La foi jaïn, dont les piliers sont la non-violence, la charité et l'assistance, a offert un contraste saisissant avec le massacre du Westgate où un commando islamiste a mitraillé aveuglément hommes, femmes et enfants.
"La religion jaïn est l'une des plus anciennes", affirme Bhupendra Shah, qui estime à 5 millions le nombre de croyants dans le monde, pour l'essentiel en Inde, mais aussi aux Etats-Unis, en Grande-Bretagne et au Kenya.
"Notre religion dit: +ne tue pas, n'aie pas de colère+", elle prône "le respect de toute forme de vie", poursuit-il.
La composante fondamentale du jaïnisme est l'Ahimsa, terme sanskrit qui signifie non-violence mais s'étend au-delà. L'Ahimsa requiert de s'abstenir de faire du tort à un être vivant, d'en avoir même le simple désir et prohibe colère et intolérance.
L'essentiel des jaïns sont donc végétariens. Les plus dévôts se privent également de tubercules ou de légumes verts pour éviter de tuer ou blesser des insectes. Et les moines jaïns balaient devant leurs pieds et mettent une main devant leur bouche pour éviter d'écraser ou d'avaler la plus petite créature en marchant.
Dans le centre tout entier mobilisé, le grand absent durant toutes ces journées aura été le gouvernement kényan.

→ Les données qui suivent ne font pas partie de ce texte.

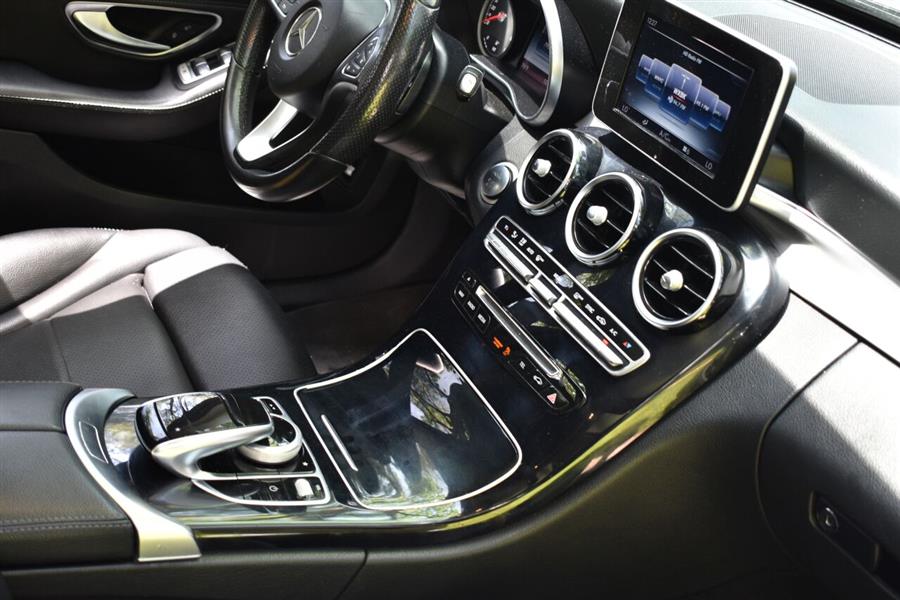 2015 Mercedes-benz C-class , available for sale in Great Neck, New York | Camy Cars. Great Neck, New York 2015 Mercedes-benz C-class , available for sale in Great Neck, New York | Camy Cars. Great Neck, New York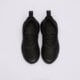 detské tenisky (obuv) NIKE AIR MAX 270  ao2372-006 farba čierna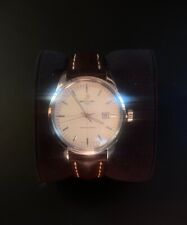 Breitling transocean top gebraucht kaufen  Dreieich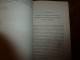 Delcampe - 2009 Oceans Of Wine , Madera And The Emergence Of American Trade And Taste  (David Hancock) - Autres & Non Classés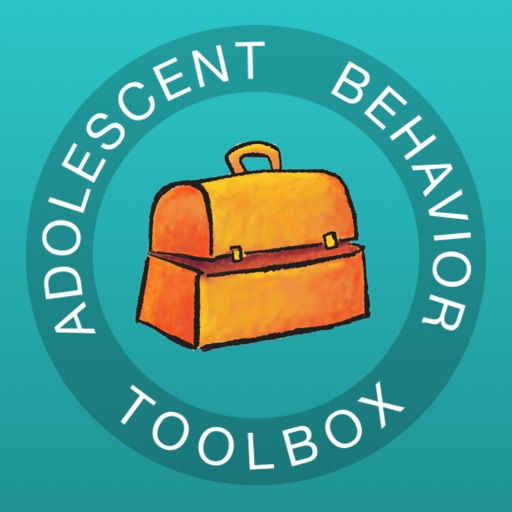 adolescent behaviour tool box.jpg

"Quand vous vivez au Kenya, (l'aide du gouvernement) est la dernière chose que vous demandez. Vous devez compter sur vous-même", ironise Bhupendra Shah, "pas un seul responsable du gouvernement n'est venu nous demander ce qu'il pouvait faire".
Pour Miten Shah, autre membre de la communauté Visa Oshwal, "l'important est que tous les Kényans se soient unis, en tant que Kényans, des gens de toutes origines, toutes communautés sont venus aider".

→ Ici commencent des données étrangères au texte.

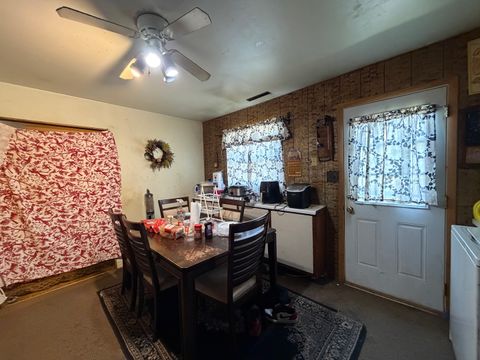 Tiny photo for 1305 Parkview Drive, Danville, IL 61832 (MLS # 12603435)
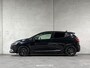 Renault Clio 1.6 R.S. Trophy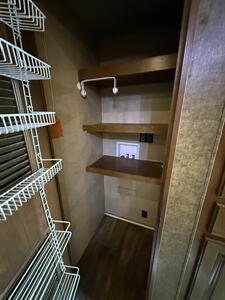 2015 Heartland Bighorn 3160 EL   - Photo 12 - Quincy, CA 95971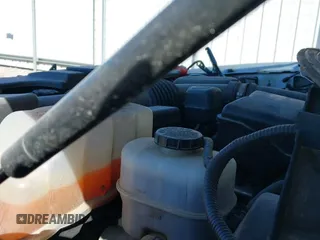 ✅ 2013 Ford Expedition Max Limited • VIN: 1FMJK1K58DEF66375 • Lot: 41735385. Wystawiony na IAAI z przebiegiem 188 340 mil. Bezpłatny archiwum sprzedaży aukcyjnych z USA i szczegółowy raport historii pojazdu na DreamBid. Zdjęcie 19.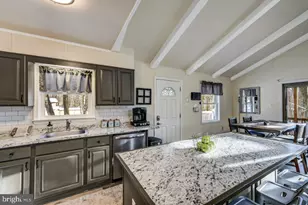 124 Fern Ridge Rd, Blakeslee, PA 18610 - Photo 23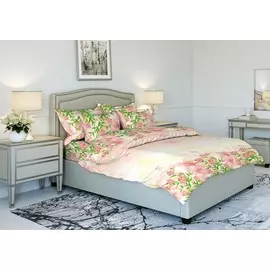 Постельное белье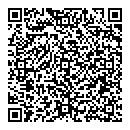 Robt Martin QR vCard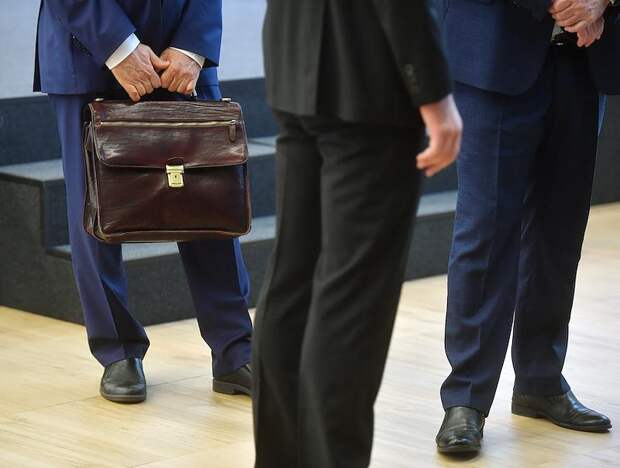 Богатейшие россияне увеличили свое состояние за год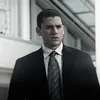 greyss.forlife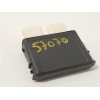 Recambio de modulo electronico para cupra leon sportstourer (kl8, ku8, kud) 1.5 etsi referencia OEM IAM 3G0962243F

Le dévouement désintéressé des jaïns, et plus largement de la communauté indienne du Kenya - plusieurs membres sont entrés dans le Westgate pour y sauver des vies - pourrait aider à dépasser les préjugés qui minent parfois les relations entre communautés africaine, indienne et occidentale au Kenya, entre indifférence, circonspection, voire franche antipathie.
"Je n'aurais jamais pensé que les Indiens étaient si généreux", témoignait lundi un Kényan africain dans le centre Oshwald, au dénouement de la crise.